[About this exercise]: Each entry has to be given again in its exact wording, and no picture may appear in the result.

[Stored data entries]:
:::::
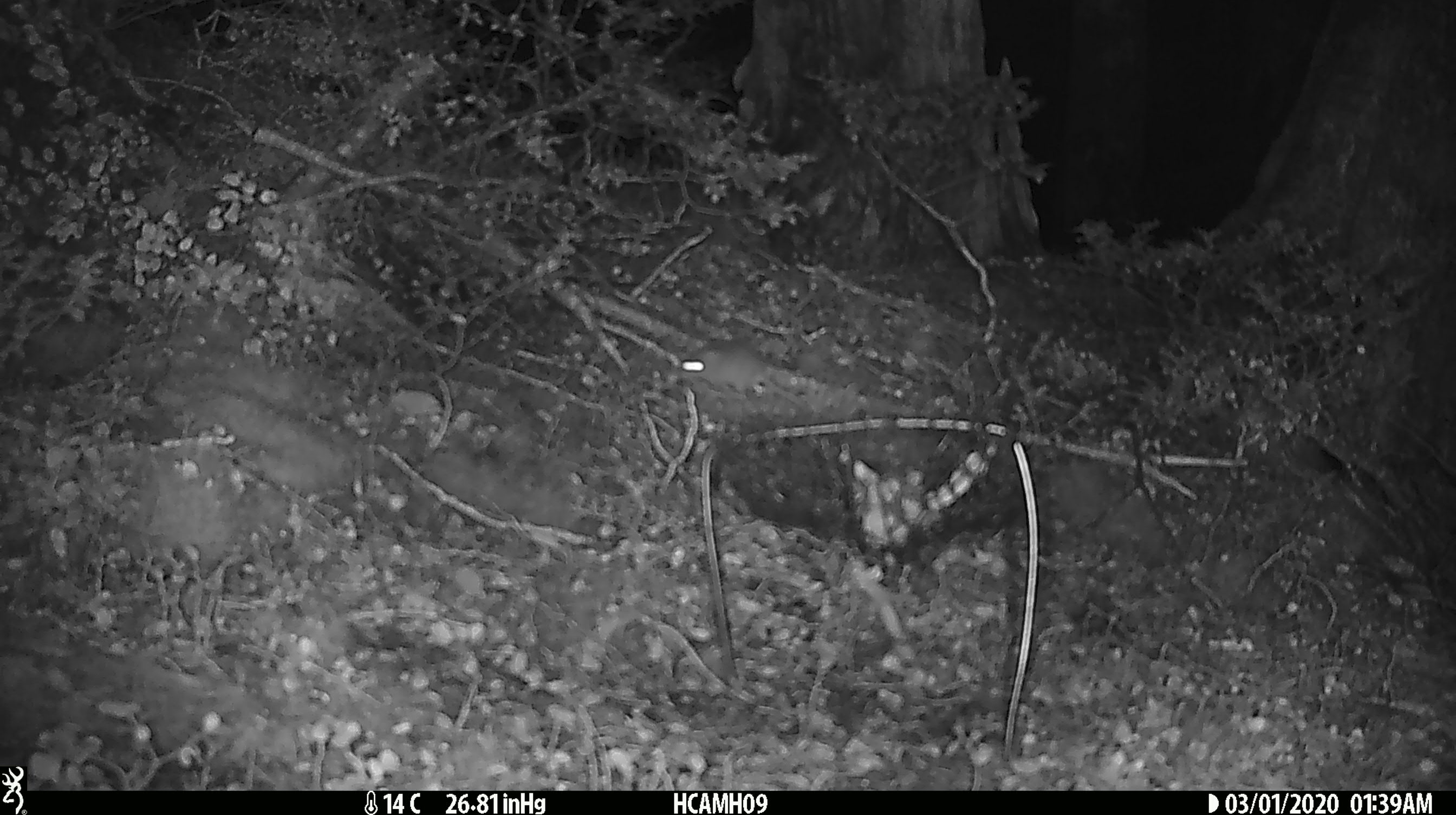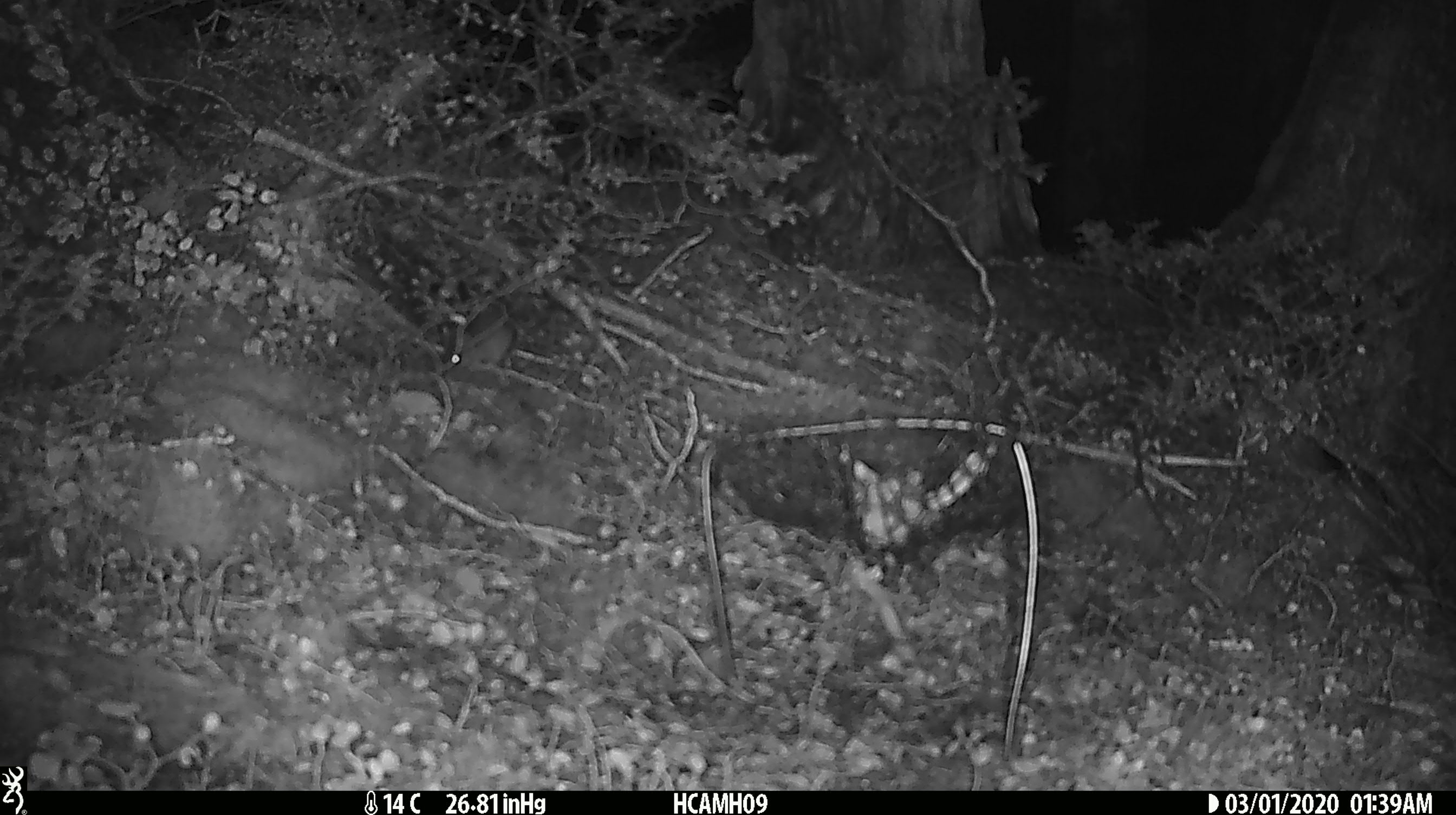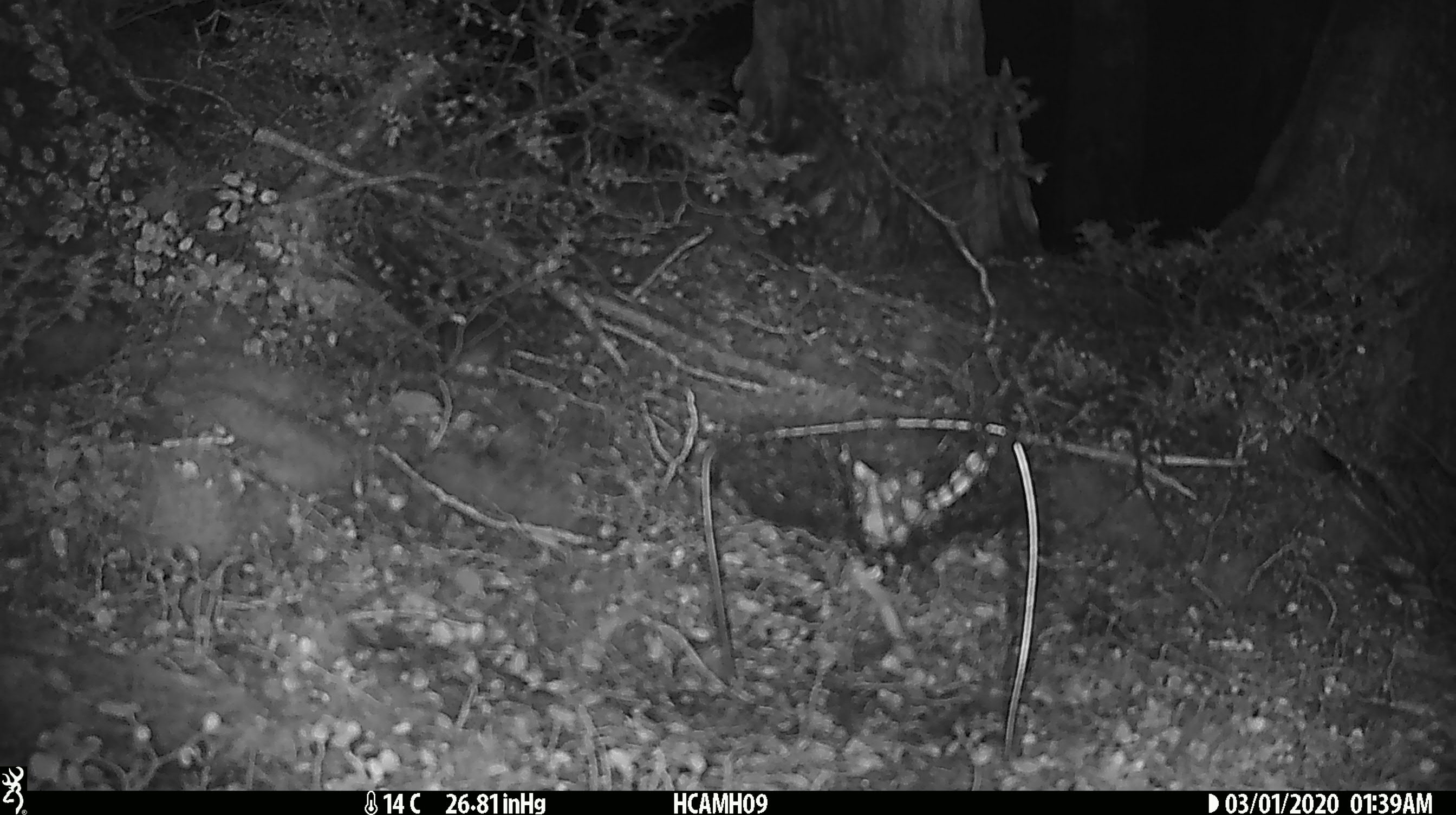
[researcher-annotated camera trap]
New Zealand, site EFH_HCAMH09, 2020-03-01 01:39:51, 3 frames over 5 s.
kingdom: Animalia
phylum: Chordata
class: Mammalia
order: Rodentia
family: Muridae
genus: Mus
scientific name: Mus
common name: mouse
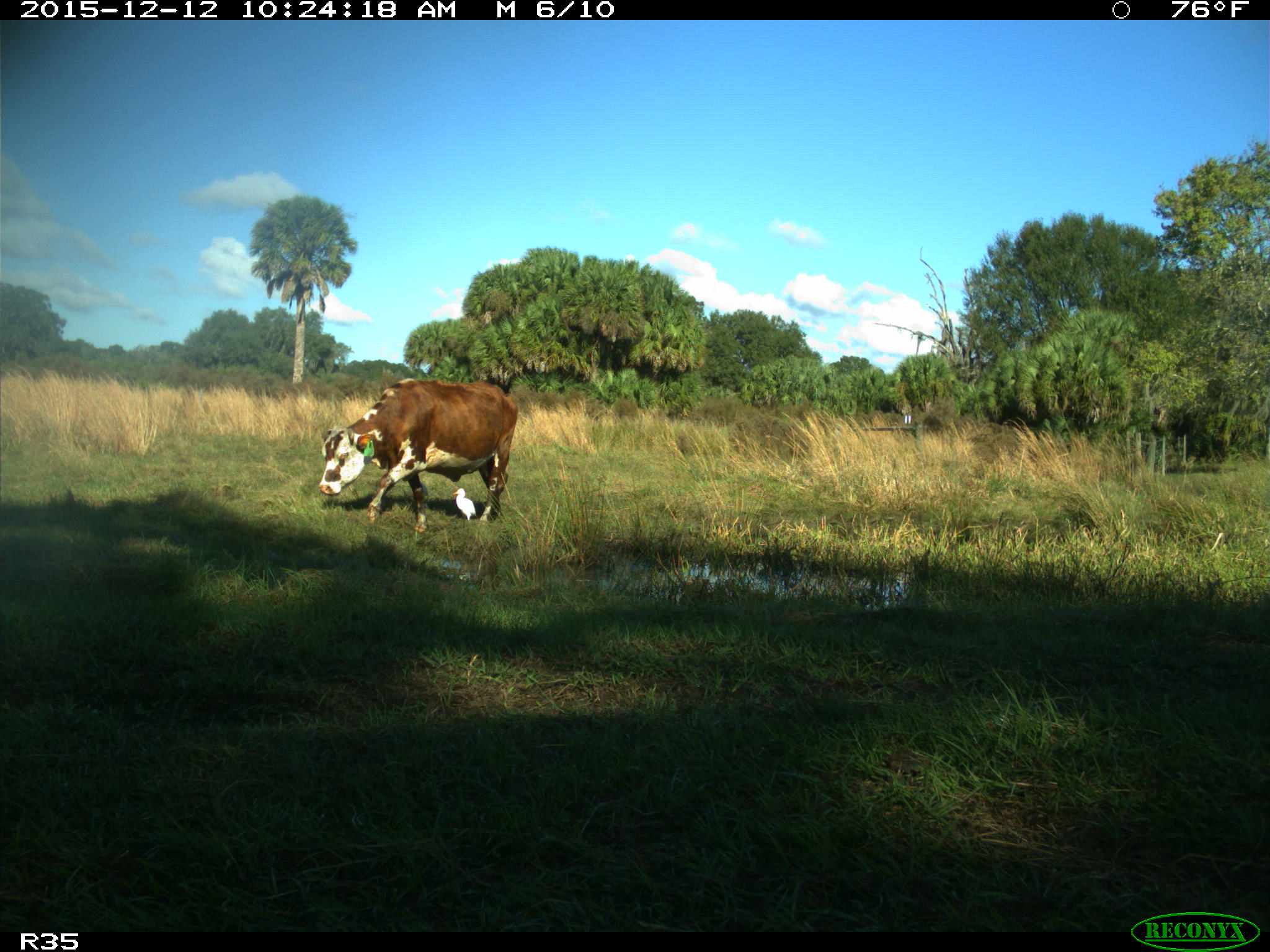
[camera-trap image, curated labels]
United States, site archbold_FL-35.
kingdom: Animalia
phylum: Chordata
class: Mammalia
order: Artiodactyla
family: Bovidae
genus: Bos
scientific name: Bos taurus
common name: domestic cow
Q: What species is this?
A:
:::::
[Result]:
[researcher-annotated camera trap]
New Zealand, site EFH_HCAMH09, 2020-03-01 01:39:51, 3 frames over 5 s.
kingdom: Animalia
phylum: Chordata
class: Mammalia
order: Rodentia
family: Muridae
genus: Mus
scientific name: Mus
common name: mouse
[camera-trap image, curated labels]
United States, site archbold_FL-35.
kingdom: Animalia
phylum: Chordata
class: Mammalia
order: Artiodactyla
family: Bovidae
genus: Bos
scientific name: Bos taurus
common name: domestic cow
Q: What species is this?
A:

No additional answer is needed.